■ **Directions**
According to the play summary, why is Billy Bob's hair green?

Lu Ann Hampton Laverty Oberlander Analysis

Preston Jones

The Play

(Survey of Dramatic Literature)

Lu Ann Hampton Laverty Oberlander opens in the living room of the Hampton house in Bradleyville, Texas, in 1953. Teenage Lu Ann Hampton runs into the house dressed in her Bradleyville High School cheerleading uniform, followed by boyfriend Billy Bob Wortman. He is dressed in a white shirt, Levi’s, boots, and a Bradleyville High School letter sweater. Billy Bob is a typical small-town boy of the 1950’s, except that today his hair is green. The basketball players decided to startle the school at this morning’s pep rally.

Lu Ann and Billy Bob argue about going to the senior picnic in a pickup truck instead of in his father’s car. In a bit of foreshadowing, Lu Ann tells him that he sounds like a preacher. After he leaves, Claudine Hampton enters to ask about the pep rally. She expresses concern about her son, Skip Hampton, a Korean veteran who spends too much time in Red’s Bar.

They discuss Lu Ann’s plans, or lack of any, for life after graduation. Claudine says that she can get Lu Ann a job at the hospital where Claudine works. Lu Ann wants to get out of town, out of state. They are interrupted by Skip’s entrance with Dale Laverty, an old army buddy. It is apparent that Skip is already an aimless drunk, full of war stories and hot air. As the buddies exit for Red’s Bar, Dale asks Lu Ann if he may call her. Interested in his automobile and angry with Billy Bob, she says yes. At the curtain, she tells herself that Dale Laverty is a pretty name.

■ **Records shown**
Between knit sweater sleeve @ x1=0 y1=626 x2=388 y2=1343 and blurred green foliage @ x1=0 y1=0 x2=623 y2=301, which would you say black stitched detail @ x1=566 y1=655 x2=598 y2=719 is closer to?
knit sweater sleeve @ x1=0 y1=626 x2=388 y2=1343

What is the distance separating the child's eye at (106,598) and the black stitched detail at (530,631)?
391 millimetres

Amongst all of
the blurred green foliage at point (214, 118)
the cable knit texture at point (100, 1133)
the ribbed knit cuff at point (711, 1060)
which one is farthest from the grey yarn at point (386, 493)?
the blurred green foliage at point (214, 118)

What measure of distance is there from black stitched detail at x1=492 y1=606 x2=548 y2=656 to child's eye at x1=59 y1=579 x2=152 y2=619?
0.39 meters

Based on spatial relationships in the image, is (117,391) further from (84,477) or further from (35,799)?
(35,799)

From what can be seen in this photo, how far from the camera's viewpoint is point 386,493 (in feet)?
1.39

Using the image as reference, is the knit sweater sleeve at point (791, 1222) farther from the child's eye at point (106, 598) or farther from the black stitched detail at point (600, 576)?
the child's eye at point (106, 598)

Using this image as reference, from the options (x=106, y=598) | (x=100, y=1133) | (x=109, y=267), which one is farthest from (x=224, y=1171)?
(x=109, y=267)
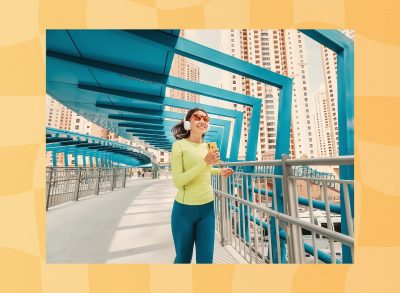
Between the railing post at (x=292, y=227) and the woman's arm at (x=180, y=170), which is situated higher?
the woman's arm at (x=180, y=170)

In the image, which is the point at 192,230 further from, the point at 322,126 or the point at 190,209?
the point at 322,126

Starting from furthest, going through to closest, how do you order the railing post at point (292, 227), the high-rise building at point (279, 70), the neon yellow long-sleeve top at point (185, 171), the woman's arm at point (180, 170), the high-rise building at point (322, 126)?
the high-rise building at point (322, 126)
the high-rise building at point (279, 70)
the railing post at point (292, 227)
the neon yellow long-sleeve top at point (185, 171)
the woman's arm at point (180, 170)

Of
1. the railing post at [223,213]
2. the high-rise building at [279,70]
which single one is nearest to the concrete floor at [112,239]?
the railing post at [223,213]

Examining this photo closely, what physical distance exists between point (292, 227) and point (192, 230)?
2.53 ft

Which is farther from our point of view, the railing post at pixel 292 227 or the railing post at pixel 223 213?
the railing post at pixel 223 213

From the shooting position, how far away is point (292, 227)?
1633 mm

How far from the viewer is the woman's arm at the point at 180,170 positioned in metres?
1.38

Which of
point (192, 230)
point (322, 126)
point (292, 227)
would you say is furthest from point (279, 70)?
point (322, 126)

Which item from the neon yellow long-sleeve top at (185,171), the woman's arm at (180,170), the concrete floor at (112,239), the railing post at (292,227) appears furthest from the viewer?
the concrete floor at (112,239)

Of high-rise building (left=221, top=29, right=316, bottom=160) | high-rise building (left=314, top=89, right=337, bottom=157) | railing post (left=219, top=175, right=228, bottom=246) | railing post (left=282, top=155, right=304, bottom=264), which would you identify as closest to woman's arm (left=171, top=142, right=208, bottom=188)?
railing post (left=282, top=155, right=304, bottom=264)

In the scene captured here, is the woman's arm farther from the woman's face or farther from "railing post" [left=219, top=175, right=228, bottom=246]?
"railing post" [left=219, top=175, right=228, bottom=246]

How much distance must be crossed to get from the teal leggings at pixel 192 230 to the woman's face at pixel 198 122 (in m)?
0.55

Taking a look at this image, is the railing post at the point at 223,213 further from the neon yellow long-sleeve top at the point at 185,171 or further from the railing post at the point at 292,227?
the neon yellow long-sleeve top at the point at 185,171
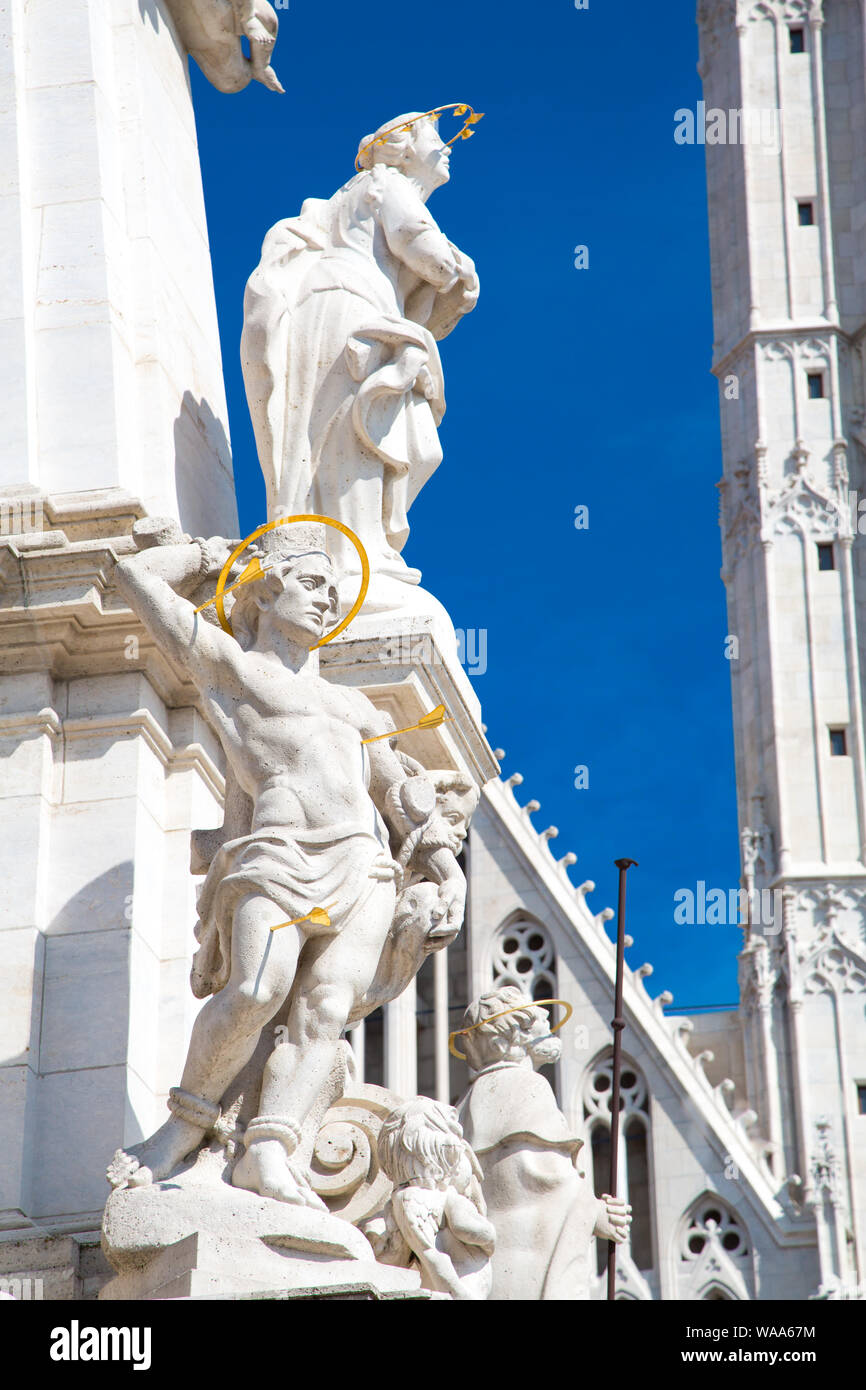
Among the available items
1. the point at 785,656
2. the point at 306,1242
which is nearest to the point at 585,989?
the point at 785,656

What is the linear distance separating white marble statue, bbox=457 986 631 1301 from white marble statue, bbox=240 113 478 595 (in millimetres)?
1668

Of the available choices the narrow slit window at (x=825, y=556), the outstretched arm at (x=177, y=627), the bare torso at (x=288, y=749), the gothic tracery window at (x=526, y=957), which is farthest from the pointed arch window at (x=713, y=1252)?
the outstretched arm at (x=177, y=627)

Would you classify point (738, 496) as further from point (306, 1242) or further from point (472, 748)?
point (306, 1242)

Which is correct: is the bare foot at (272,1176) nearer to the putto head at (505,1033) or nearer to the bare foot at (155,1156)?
the bare foot at (155,1156)

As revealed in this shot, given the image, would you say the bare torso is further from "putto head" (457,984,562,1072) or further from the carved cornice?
the carved cornice

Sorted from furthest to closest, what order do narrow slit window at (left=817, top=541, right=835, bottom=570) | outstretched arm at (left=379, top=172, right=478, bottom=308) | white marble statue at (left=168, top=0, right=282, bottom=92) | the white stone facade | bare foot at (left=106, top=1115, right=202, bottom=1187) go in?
narrow slit window at (left=817, top=541, right=835, bottom=570), white marble statue at (left=168, top=0, right=282, bottom=92), outstretched arm at (left=379, top=172, right=478, bottom=308), the white stone facade, bare foot at (left=106, top=1115, right=202, bottom=1187)

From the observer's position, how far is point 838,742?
3881cm

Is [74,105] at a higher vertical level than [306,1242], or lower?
higher

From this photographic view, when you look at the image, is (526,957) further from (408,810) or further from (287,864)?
(287,864)

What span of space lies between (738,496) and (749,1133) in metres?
10.0

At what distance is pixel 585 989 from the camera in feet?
119

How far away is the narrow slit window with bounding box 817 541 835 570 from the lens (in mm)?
39875

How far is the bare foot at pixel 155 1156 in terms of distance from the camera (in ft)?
23.4

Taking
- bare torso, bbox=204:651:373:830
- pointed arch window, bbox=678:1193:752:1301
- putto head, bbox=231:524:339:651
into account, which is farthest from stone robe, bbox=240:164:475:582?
pointed arch window, bbox=678:1193:752:1301
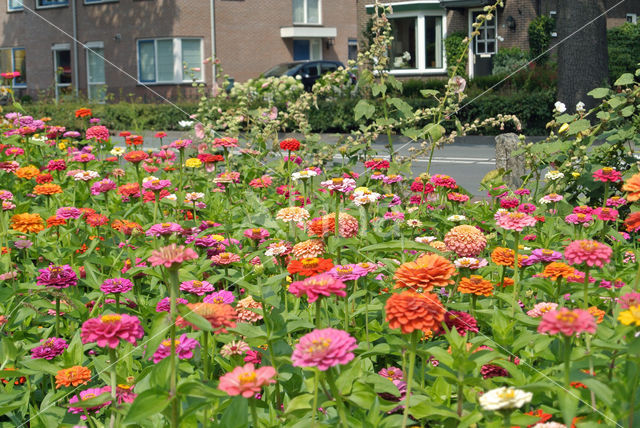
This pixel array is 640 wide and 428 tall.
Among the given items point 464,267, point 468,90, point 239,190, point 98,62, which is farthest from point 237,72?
point 464,267

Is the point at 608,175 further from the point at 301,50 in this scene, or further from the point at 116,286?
the point at 301,50

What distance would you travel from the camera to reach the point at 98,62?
88.8 feet

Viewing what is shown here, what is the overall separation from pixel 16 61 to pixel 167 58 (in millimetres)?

■ **Written reply**
The basketball players decided to startle the school at that morning's pep rally.